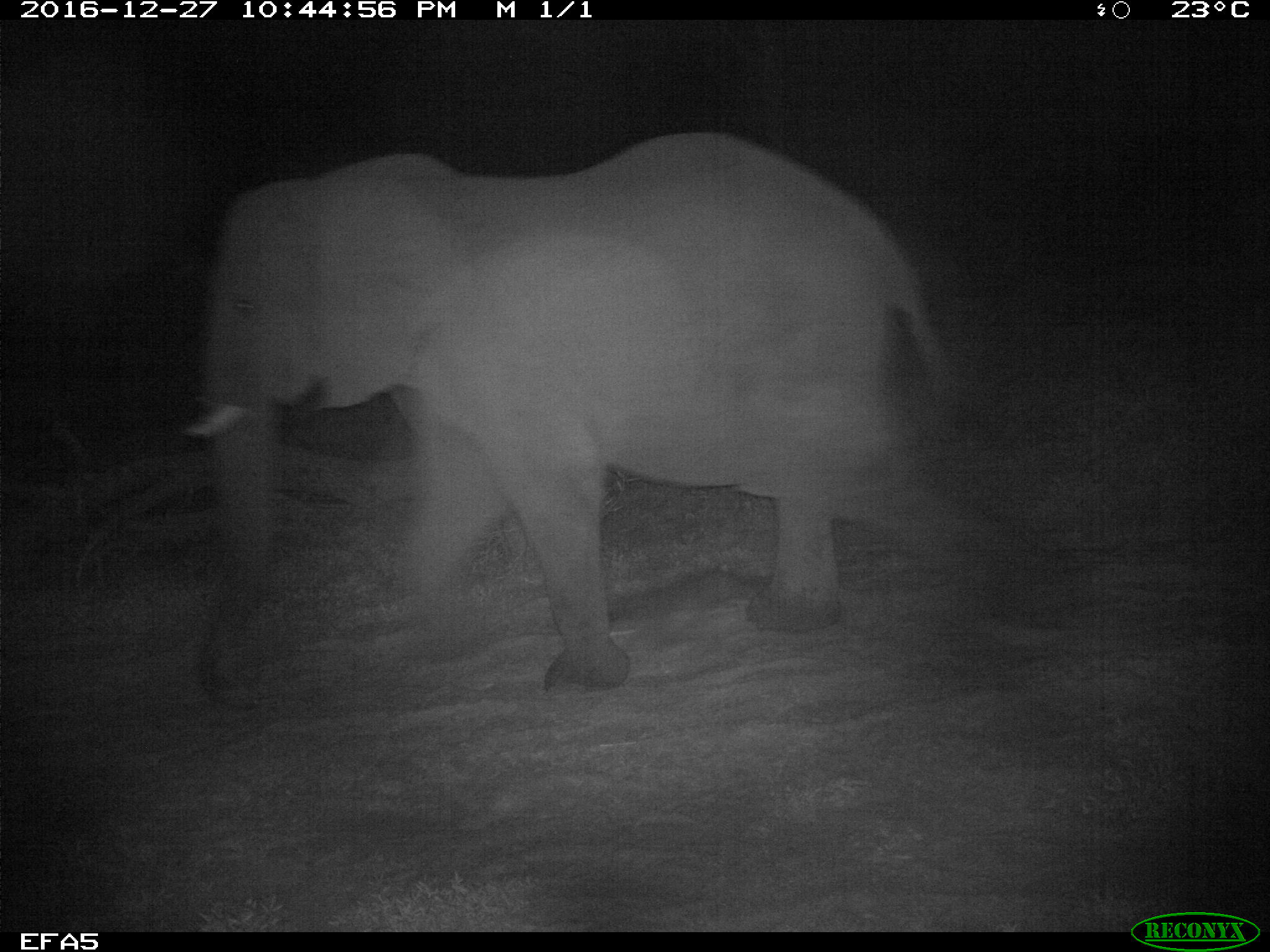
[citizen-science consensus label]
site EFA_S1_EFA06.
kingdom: Animalia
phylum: Chordata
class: Mammalia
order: Proboscidea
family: Elephantidae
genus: Loxodonta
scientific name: Loxodonta africana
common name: african bush elephant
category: elephant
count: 1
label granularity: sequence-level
********
Within the records above, count the lines that hold the word "label" and give only that number.

2